Em que pese o fato de o fruto ter se popularizado como um alimento ultraprocessado, Fonseca recorda que o açaí é, antes de tudo, parte da cultura alimentar do Norte do Brasil. Enquanto em regiões como a Sudeste ele é servido na forma de sorvetes, misturados não raro a leite condensado, achocolatados, doces e outras porcarias, o açaí é consumido no seu berço como um alimento in natura ou similar. 

“No Norte, come-se o açaí como um alimento básico, minimamente processado, como o arroz. Ele compõe a dieta cotidiana das pessoas, ao lado das farinhas e do peixe”, lembra o pesquisador. “Ao mesmo tempo em que, na Amazônia, é consumido mais do que o leite, em outras regiões ele é exportado como produto químico.”

E complementa: “Uma parte do complexo industrial pode considerar o fruto uma commodity, como a palma, o milho, a soja. Por outro lado, ele é uma cultura tradicional. E esses dois modelos estão em disputa”.

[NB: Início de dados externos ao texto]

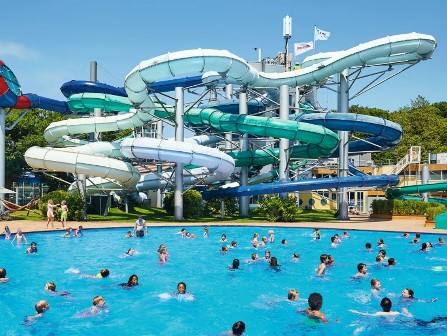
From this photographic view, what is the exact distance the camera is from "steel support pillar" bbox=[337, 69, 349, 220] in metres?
31.9

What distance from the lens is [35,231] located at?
2227 centimetres

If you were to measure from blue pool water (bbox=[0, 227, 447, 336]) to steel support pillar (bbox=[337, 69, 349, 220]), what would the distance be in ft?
34.3

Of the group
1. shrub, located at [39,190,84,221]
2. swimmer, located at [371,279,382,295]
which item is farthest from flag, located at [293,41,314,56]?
swimmer, located at [371,279,382,295]

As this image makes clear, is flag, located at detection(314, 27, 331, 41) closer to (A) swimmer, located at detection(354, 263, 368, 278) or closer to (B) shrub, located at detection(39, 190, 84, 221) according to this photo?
(B) shrub, located at detection(39, 190, 84, 221)

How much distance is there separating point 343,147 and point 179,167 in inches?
453

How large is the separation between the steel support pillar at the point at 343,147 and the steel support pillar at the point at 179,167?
1095 cm

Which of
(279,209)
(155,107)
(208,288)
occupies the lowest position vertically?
(208,288)

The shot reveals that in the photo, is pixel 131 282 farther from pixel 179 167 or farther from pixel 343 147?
pixel 343 147

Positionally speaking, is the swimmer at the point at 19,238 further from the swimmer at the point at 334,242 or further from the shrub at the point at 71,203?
the swimmer at the point at 334,242

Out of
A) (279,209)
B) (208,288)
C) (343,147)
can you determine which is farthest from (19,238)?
(343,147)

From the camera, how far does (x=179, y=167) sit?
28531 mm

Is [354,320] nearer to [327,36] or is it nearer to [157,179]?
[157,179]

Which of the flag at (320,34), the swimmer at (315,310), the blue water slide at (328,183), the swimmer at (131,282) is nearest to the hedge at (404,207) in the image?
the blue water slide at (328,183)

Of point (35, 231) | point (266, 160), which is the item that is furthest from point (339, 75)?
point (35, 231)
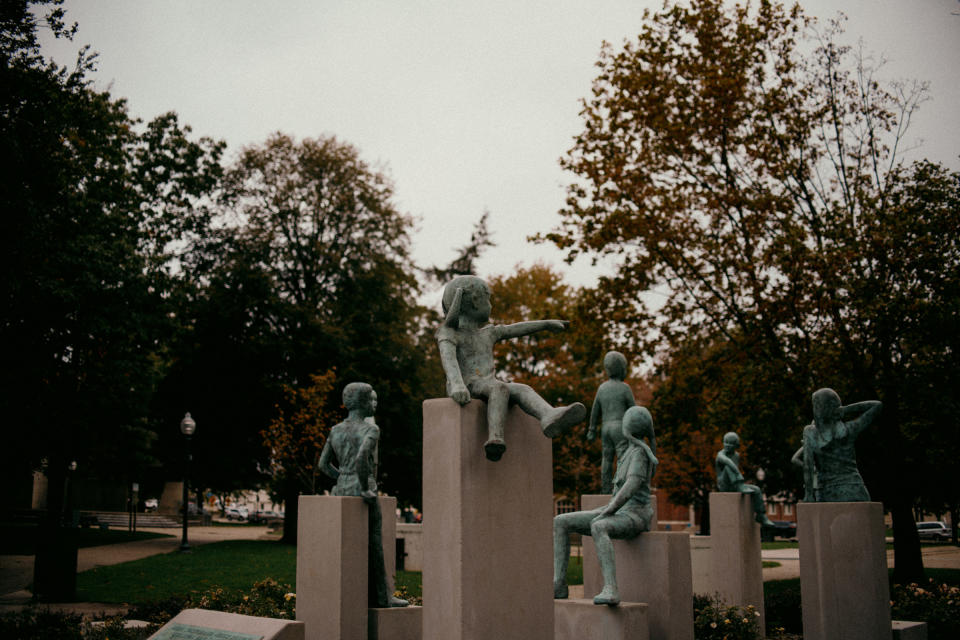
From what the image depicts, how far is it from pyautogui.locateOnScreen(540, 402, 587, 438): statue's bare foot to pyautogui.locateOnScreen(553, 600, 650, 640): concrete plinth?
9.28ft

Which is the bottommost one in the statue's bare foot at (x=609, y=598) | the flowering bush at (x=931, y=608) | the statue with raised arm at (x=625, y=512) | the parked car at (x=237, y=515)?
the parked car at (x=237, y=515)

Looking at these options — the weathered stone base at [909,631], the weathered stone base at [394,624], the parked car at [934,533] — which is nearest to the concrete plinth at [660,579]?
the weathered stone base at [394,624]

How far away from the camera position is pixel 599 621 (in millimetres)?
7723

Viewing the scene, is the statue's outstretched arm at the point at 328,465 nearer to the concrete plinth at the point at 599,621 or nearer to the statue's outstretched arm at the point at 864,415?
the concrete plinth at the point at 599,621

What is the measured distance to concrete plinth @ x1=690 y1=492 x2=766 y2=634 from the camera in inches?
498

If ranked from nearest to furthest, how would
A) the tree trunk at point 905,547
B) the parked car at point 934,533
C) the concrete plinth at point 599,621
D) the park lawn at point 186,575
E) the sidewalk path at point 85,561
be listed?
the concrete plinth at point 599,621 < the sidewalk path at point 85,561 < the park lawn at point 186,575 < the tree trunk at point 905,547 < the parked car at point 934,533

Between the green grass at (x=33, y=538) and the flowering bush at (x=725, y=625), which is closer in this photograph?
the flowering bush at (x=725, y=625)

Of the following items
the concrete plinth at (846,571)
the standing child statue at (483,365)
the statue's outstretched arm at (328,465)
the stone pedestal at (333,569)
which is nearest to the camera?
the standing child statue at (483,365)

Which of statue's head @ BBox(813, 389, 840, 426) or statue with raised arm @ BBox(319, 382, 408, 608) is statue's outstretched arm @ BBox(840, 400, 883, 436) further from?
statue with raised arm @ BBox(319, 382, 408, 608)

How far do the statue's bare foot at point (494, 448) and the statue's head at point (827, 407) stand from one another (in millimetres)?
5173

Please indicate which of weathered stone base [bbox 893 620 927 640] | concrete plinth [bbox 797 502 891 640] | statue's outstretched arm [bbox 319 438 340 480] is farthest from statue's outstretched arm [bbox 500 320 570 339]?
weathered stone base [bbox 893 620 927 640]

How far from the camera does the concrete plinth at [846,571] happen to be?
8.89 m

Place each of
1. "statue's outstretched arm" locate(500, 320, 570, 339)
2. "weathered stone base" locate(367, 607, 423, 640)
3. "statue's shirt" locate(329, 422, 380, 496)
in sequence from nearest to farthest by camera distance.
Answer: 1. "statue's outstretched arm" locate(500, 320, 570, 339)
2. "weathered stone base" locate(367, 607, 423, 640)
3. "statue's shirt" locate(329, 422, 380, 496)

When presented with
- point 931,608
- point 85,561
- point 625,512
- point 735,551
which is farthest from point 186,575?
point 931,608
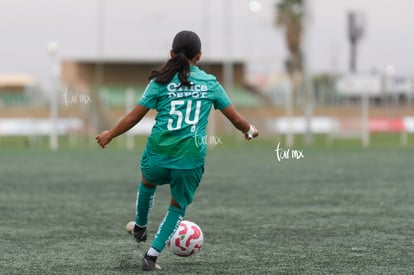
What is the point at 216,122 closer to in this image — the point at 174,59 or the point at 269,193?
the point at 269,193

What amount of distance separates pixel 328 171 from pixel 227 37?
20.9 m

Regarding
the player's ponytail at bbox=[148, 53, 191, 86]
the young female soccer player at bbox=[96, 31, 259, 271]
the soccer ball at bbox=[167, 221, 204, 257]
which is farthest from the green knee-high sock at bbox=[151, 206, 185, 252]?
the player's ponytail at bbox=[148, 53, 191, 86]

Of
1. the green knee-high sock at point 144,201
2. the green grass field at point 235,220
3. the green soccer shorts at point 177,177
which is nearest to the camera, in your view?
the green soccer shorts at point 177,177

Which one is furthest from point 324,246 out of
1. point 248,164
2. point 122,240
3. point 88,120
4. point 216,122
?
point 216,122

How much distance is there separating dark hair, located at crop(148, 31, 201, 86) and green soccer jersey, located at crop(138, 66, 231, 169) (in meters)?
0.05

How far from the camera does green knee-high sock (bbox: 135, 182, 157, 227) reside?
7613mm

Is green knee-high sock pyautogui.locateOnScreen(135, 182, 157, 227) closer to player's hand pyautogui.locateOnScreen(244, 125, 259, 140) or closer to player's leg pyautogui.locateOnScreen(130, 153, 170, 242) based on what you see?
player's leg pyautogui.locateOnScreen(130, 153, 170, 242)

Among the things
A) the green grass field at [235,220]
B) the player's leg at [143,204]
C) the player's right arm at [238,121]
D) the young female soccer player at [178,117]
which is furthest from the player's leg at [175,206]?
the player's right arm at [238,121]

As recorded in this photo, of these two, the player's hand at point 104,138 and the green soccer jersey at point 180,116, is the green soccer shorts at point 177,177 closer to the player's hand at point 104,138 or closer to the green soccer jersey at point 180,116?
the green soccer jersey at point 180,116

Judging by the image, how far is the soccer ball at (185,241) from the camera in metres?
7.50

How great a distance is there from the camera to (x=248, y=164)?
72.7ft

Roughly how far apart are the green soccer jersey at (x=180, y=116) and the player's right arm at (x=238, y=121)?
11 centimetres

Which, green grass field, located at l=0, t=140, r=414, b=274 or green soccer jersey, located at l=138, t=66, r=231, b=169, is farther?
green grass field, located at l=0, t=140, r=414, b=274

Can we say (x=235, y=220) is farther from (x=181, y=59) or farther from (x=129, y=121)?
(x=181, y=59)
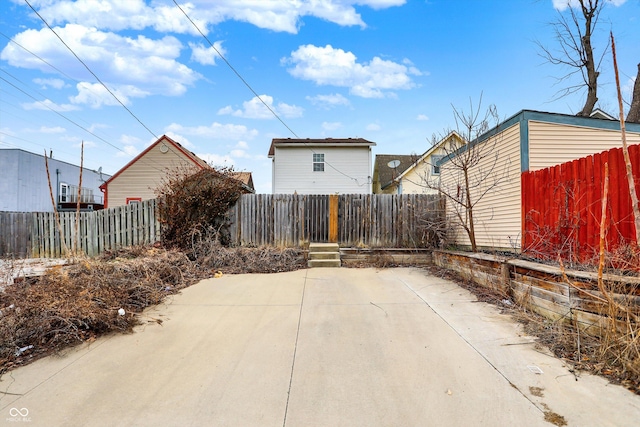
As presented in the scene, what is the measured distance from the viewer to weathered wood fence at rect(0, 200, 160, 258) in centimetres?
913

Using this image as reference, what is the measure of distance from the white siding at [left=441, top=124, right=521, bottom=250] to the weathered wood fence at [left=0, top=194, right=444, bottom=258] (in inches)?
52.8

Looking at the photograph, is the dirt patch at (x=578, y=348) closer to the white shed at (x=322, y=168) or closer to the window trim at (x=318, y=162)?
the white shed at (x=322, y=168)

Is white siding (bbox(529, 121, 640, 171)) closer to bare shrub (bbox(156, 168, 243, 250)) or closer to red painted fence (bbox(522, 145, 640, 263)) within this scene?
red painted fence (bbox(522, 145, 640, 263))

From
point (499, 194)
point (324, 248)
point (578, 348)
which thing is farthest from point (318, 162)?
point (578, 348)

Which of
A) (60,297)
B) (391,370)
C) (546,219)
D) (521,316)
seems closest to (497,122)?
(546,219)

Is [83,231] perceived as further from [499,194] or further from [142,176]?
[499,194]

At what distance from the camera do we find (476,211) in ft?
27.3

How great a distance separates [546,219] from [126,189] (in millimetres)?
18292

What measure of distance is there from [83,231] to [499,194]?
1175cm

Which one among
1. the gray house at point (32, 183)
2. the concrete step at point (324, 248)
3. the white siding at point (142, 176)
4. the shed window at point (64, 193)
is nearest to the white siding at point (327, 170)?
the white siding at point (142, 176)

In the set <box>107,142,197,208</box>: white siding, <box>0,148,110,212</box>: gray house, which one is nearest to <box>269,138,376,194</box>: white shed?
<box>107,142,197,208</box>: white siding

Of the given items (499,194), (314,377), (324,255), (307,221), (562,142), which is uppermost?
(562,142)

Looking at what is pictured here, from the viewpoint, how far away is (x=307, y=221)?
31.2ft

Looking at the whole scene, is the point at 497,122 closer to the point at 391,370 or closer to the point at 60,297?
the point at 391,370
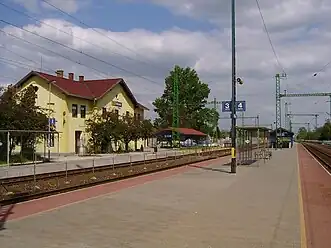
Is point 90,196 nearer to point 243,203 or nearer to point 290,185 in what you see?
point 243,203

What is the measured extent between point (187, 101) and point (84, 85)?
49506 millimetres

É nesse embate entre dois usos tão distintos de um mesmo fruto que o pesquisador quer dar sequência ao seu estudo. Ele afirma que deseja levar as discussões da dissertação para a área da saúde coletiva. Diz que vê relações entre a comoditização do açaí e o que aconteceu outrora com o açúcar — que foi de um item de luxo a um ingrediente barato, relacionado à profusão de males que são as principais causas de morte mundialmente.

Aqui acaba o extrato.